How 'Allo 'Allo outlasted the Nazi occupation

Author shares random facts in a new trivia tome – from how ’Allo ’Allo outlasted the Nazi occupation to Genghis Khan’s killing of an estimated 11 per cent of the world’s population

  • Jonn Elledge gives the feeling of getting lost in an online encyclopedia in a tome
  • Facts include Genghis Khan killed an estimated 11 per cent of the population
  • TV’s ‘Allo ‘Allo lasted more than twice as long as the Nazi occupation of France

‘THE COMPENDIUM OF (NOT QUOTE) EVERYTHING’   

by Jonn Elledge (Headline)

Lots of books have mentioned the fact that one of the early names for Google was BackRub. Lots of books have mentioned the fact that there was a war lasting from 1272 to 1278, which killed 15,000 people, and which started because a peasant in what is now Belgium stole a cow. But I’ll bet this is the first book ever to mention both those facts.

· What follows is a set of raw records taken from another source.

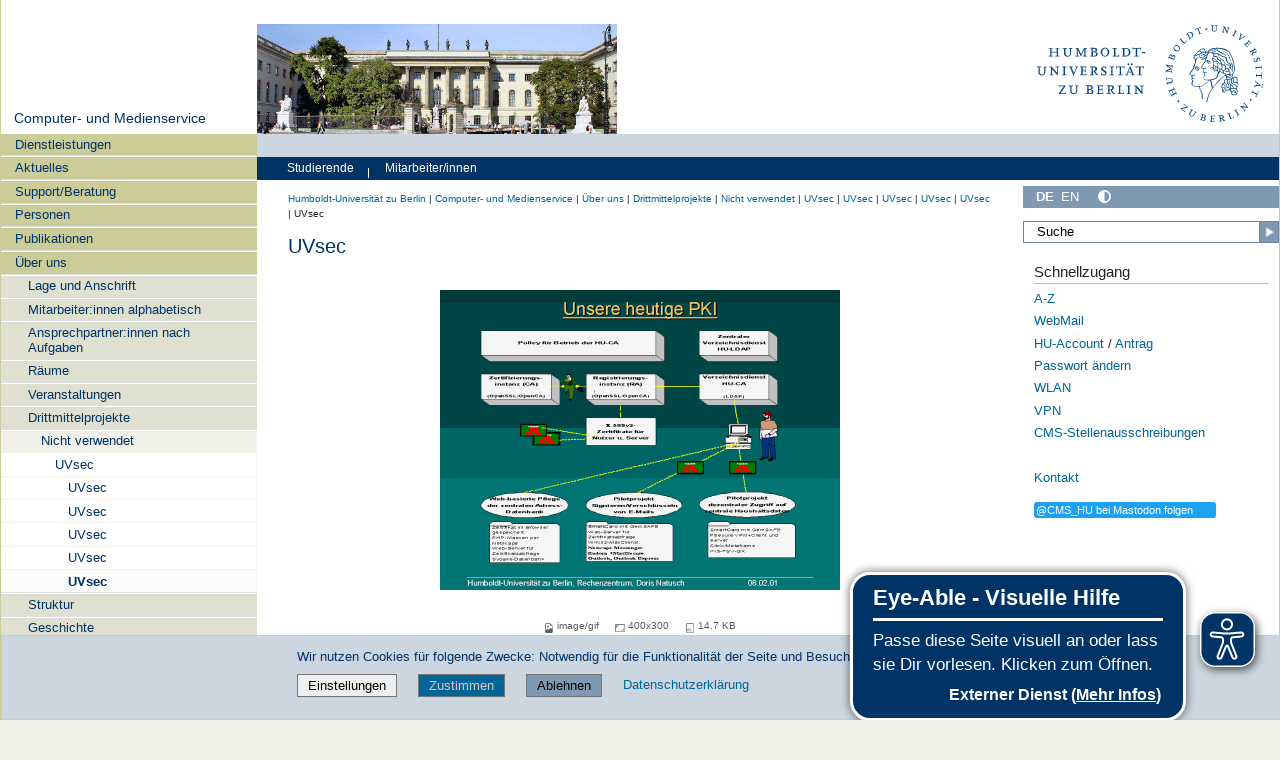

--- FILE ---
content_type: text/css; charset=utf-8
request_url: https://www.cms.hu-berlin.de/++webresource++78e0d4ee-908c-5b1d-9b58-77aa10db042e/@@custom.css
body_size: 1483
content:
/* Styles fuer die neue Homepage 13.01.14 */
/* reduziert am 22.07.15 KL */
.standard-document {width:92%;}
/* Wenn die Ueberschriften der Collagenbestandteile nicht sichtbar sein sollen */
div.collage-item h2 {display: none;} 
/* zum Gesperrtschreiben des Alphabets */
.letter {margin-right: 1%;}
/* Zeiten bei Terminen nicht fett schreiben */
.dates {font-weight: normal;}
/* Abstand nach oben bei News und Events beseitigen */
#content .news-listing .title, #content .events-listing .title {margin-top: 0;}
.standard-document {margin-top: -1px;}

/*Anpassungen f�r CMS Startseite*/
dl dt .documentByLine {display:none !important;}
.rightBox {margin-left:0 !important;}

/* Störungsmeldungen */
#portletwrapper-706c6f6e652e6c656674636f6c756d6e0a636f6e746578740a2f636d735f7035320a636d732d73746f6572756e67656e2d706f72746c6574 {
  background-color: #ff9933 !important;
}
#portletwrapper-706c6f6e652e6c656674636f6c756d6e0a636f6e746578740a2f636d735f7035320a636d732d73746f6572756e67656e2d706f72746c6574 ul.navigationList_first li a b {
  font-weight: bold !important;
}

/* Pfeile in Layout Page ausblenden */
.mosaic-tile-content .tileArrowsLink {
  display: none !important;
}

/* Aktuelles vom CMS: */
.standard-topic h2 {background-color: #ffffff;}
.standard-document h2 {
  margin-left: -0.65em;
  margin-right: -0.65em;
  padding-left: 0.65em;
  padding-right: 0.65em;
  background: none no-repeat scroll 0 0 #ffffff;
  display: block;
}
.selectHeadingFloat {margin-right: 1.1em !important;}
.serviceResults {border-top-width: 0 !important;border-color: #f0f0e8 !important;}
.svcShortDesc {font-style: italic !important;}
.loginBox {text-align: left !important;margin-left: 1.1em !important;}
#serviceSearchForm select {
  background-color: #ffffff;
  margin: 0;
  padding-left: 0;
  padding-right: 0;
}
#serviceSearchForm select option {
  background-color: transparent;
  color: #000000;
  height: 10pt;
  font-size: 10pt;
  margin: 0;
  padding-left: 1em;
  padding-right: 0;
}
fieldset {
  width: 100%;
  border-left: 0px;
  border-right: 0px;
  border-bottom: 0px;
  border-color: #b2c1d1;
}
legend {font-size: 8pt;margin-left: -0.5em;}
dl.portlet-linklist.colored li {background-color: #CCD6E0;}
dl.portlet-linklist.colored li + li {background-color: #CCD6E0;}
dl.portlet-linklist.colored a {color: #003366 !important;}
dl.portlet.portletStaticText.portlet-static-werbung {padding-left: 0 !important;}
/*Kollektion view */
dl dt span.summary a {font-weight: normal !important;}
#collage p.selectHeading, #collage ul#zielgruppeSelector li, #collage ul#kategorieSelector li, #collage #servicesHeader, #collage li.serviceResults {
  padding-left: 1.1em !important;
}
#text-94532d21981e4806ad7a64953418f3b0 {height: 1.5em;}
/* Organigramm */
.orgKopf {margin: 0 0.6em 0 0 !important;}
ul.orgKopf li {
  text-decoration: none;
  display: block !important;
  color: #003366;
  list-style: none;
  font-weight: bold;
  text-align: center;
  border: 1px solid #003366;
  margin: 0 !important;
  padding: 6px;
  background-color: #ccd6e0;
}
ul.orgKopf li a {
  text-decoration: none;
  color: #003366;
  list-style: none;
  font-weight: bold;
  text-align: center;
  margin: 0;
  padding: 2px;
}
ul.orgKopf li a:hover {color: #4477aa;}
/* nochmal pruefen: strong {color: #003366;} */
.orgNormal {
  color: #003366;
  font-weight: normal;
  margin: 0 !important;
}
/* Rahmen um das Organigramm */
ul.organigramm {	
  list-style: none;
  margin: 0 -1em 0 0 !important;
  padding: 0;
  font-size: 0.8em;
  color: #003366;
}
/* generelles fuer Links */
ul.organigramm a{text-decoration: none;color: #003366;}
ul.organigramm a:hover {color: #4477aa;}
ul.organigramm li {
  display: block  !important;
  padding: 0;
  margin: 0;
  margin-top: 0.5em !important;
  padding: 0;
  font-weight: bold;
  font-size: 1.3em;
  text-align: center;
}
ul.organigramm li a {
  padding: 0.3em;
  display: block !important;
  border-bottom: 3px solid #003366;
  min-height: 3em;
}
ul.organigramm li ul {
  list-style: none;
  display: block !important;
  margin: 0 !important;
  padding: 0 !important;
  border: 0 !important;
}
ul.organigramm li ul li {
  overflow: visible;
  border: 0;
  margin: 0 0.1em 0 0.1em !important;
  display: inline-block !important;
  float: left;
  width: 19% !important;
  height: 100% !important;
  background-color: #f0f0e8;
  border: 1px solid #003366;
  font-size: 1em;
  text-align: left;
}
ul.organigramm li ul li ul {
  overflow: visible;
  margin: 0 !important;
  padding: 0 !important;
}
/* Sachgebietsbezeichnungen */
ul.organigramm li ul li ul li {
  display: block !important;
  width: 100% !important;
  border: 0;
  padding: 0;
  margin-bottom: 4% !important;
  margin-left: 0 !important;
  margin-right: 3% !important;
  color: #003366;
  font-weight: bold;
}
/* fuer alle Links in Listen */
ul.organigramm li ul li a {
  margin: 0 !important;
  padding: 0 !important;
  display: block !important;
  min-height: 4em;
  font-weight: bold;
}
/* Sachgebiete */
ul.organigramm li.orgBody a {
  min-height: 4em;
  margin: 0.2em;
  padding: 0em;
  min-height: 1.2em;
  border: 0;
  display: block !important;
  font-size: 0.9em;
  font-weight: bold;
}
/* Aufgaben */
ul.organigramm li.orgAufg a{
  margin: 0em 0em;
  padding: 0em;
  min-height: 1em;
  border: 0;
  display: block !important;
  font-weight: normal;
  font-size: 1.0em;
}
ul.organigramm li ul li ul li a{
  margin: 0em 0em!important;;
  padding: 0em;
  min-height: 1em;
  border: 0;
  display: block !important;
  font-weight: normal;
}
/* Sachgebietsbezeichnungen+Aufgaben (ohne Link) */
ul.organigramm li ul li ul li ul li {
  display: block !important;
  border: 0px solid #036;
  padding: 0;
  margin-bottom: 4%;
  margin-left: 5%;
  margin-right: 5%;
  color: #003366;
  font-size: 0.8em;
  font-weight: normal;
}
/* Anpassungen fuer Portalansichten (muss eigentlich in zentrale CSS) */
div.zwei ul {padding-left: 2% !important;}
#languageselector .selected {display: none;}
#portal-column-content #viewlet-below-content {clear: both;}
#collage .collage-row {clear: none;float: left;}
.collage-row .row_1 {float: left;width: 100%;}
.collage-row .row_2, .collage-row .row_3, .collage-row .row_4 {float: left;width: 100%;clear: left;}

/* Anpassungen der Livesearch */
.livesearchContainer {
    border: 1px solid grey;
    max-width: 89%;
}
/* Anpassungen Glossar */
/*
ul.glossaryAbcedaire li {
  display: inline !important;
}
*/
.glossaryAbcedaire {
    display: inline-flex;
    list-style: none !important;
    margin-left: 0 !important;
}
.glossaryAbcedaire li {
    margin-right: 0.5em;
}
#glossary_search {
    margin: -1em !important;
}
/* Tweets */
.timeline-Tweet-text {
    font-family: Verdana, Helvetica, Arial !important;
}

Jonn Elledge’s self-professed aim with this compendium is to ‘provoke the enjoyable feeling of getting lost in an online encyclopedia, sinking deeper into a warm bath of trivia’. The book covers simply what interests him, for no other reason than that’s what interests him.

Jonn Elledge gives the feeling of getting lost in an online encyclopedia in a new tome. Pictured: Gordon Kaye and Vicki Michelle in ‘Allo ‘Allo

In the section on measurements he reveals that ‘myriad’ — these days a general word meaning ‘a lot’ — was, to the ancient Greeks, a specific word for 10,000. In the section on countries we learn that only about 13 of the world’s 150 or so non-European countries entirely escaped colonisation by a European one. And in the section on food we find the loganberry, cross between a raspberry and blackberry that only occurred because an American man named Logan accidentally planted some vines too close together.

Some of the facts are astonishing. If the 13.8 billion year history of the universe is converted to a single year, for instance, the dinosaurs don’t become extinct until 6am on December 30. And Jesus Christ doesn’t exist until five seconds before midnight on New Year’s Eve.

Genghis Khan killed an estimated 11 per cent of the world’s population. The Australian army could have done with him in 1932, when they were sent in to dispatch some emus that had been destroying crops. Despite the fact they were using machine guns, the soldiers couldn’t cope with the birds’ incredible speed, or ability to run in zig-zags, so after a few days they admitted defeat and left.

Other facts are memorable because of their silliness. The TV programme ‘Allo ‘Allo ran from 1982 to 1992, meaning it lasted more than twice as long as the real-life Nazi occupation of France.

Then there are the beautiful facts, the ones which prove that the supposedly dull world of (adopts nasal librarian monotone) ‘facts and figures’ can have a poetry all of its own. The point on Earth that is furthest from dry land (it’s in the South Pacific, 1,670 miles from the Pitcairn Islands, Easter Island and Antarctica) is known as Point Nemo, Latin for ‘no one’.

And the Beaufort wind force scale reads like a poem in itself. Force three includes ‘leaves and small twigs in constant motion’, six means ‘umbrellas used with difficulty’, while force 12 is simply ‘devastation’.

‘THE COMPENDIUM OF (NOT QUOTE) EVERYTHING’ by Jonn Elledge (Headline)

This wouldn’t be a bad book to give to a child who’s about to start secondary school. Not only because some of the facts will be useful to them, but also because it will make them question the notion of what counts as a fact in the first place.

Elledge is very good at reminding us that supposedly hard-and-fast information — the sort that gets quoted in textbooks, and indeed news reports — is often far less certain than we think.

Even something as ‘simple’ as the world’s longest river. You’ll usually see the answer ‘the Nile’, with a figure anywhere between 4,130 and 4,404 miles. But as that discrepancy shows, measuring the length of a river is never easy. Which of its multiple sources do you choose?

At the other end, it isn’t always clear where a river stops and the sea starts. Do you measure the left bank, the right bank or a line down the middle? These and other factors affect the answer. Some people claim that the world’s longest river is actually the Amazon.

What counts as ‘interesting’ is a very personal matter. So I’d be amazed if you were interested in everything in this book. But then I’d be amazed if you were interested in nothing in this book. You’ll certainly learn something.

For instance, I really thought I knew my Michael Caine — but somehow I’d missed the fact that in 2016 the actor (famously born Maurice Micklewhite) had finally changed his name by deed poll. It was to make life easier at airports.

‘A security guard would say “Hi Michael Caine”, and suddenly I’d give him a passport with a different name on it. I could stand there for an hour.’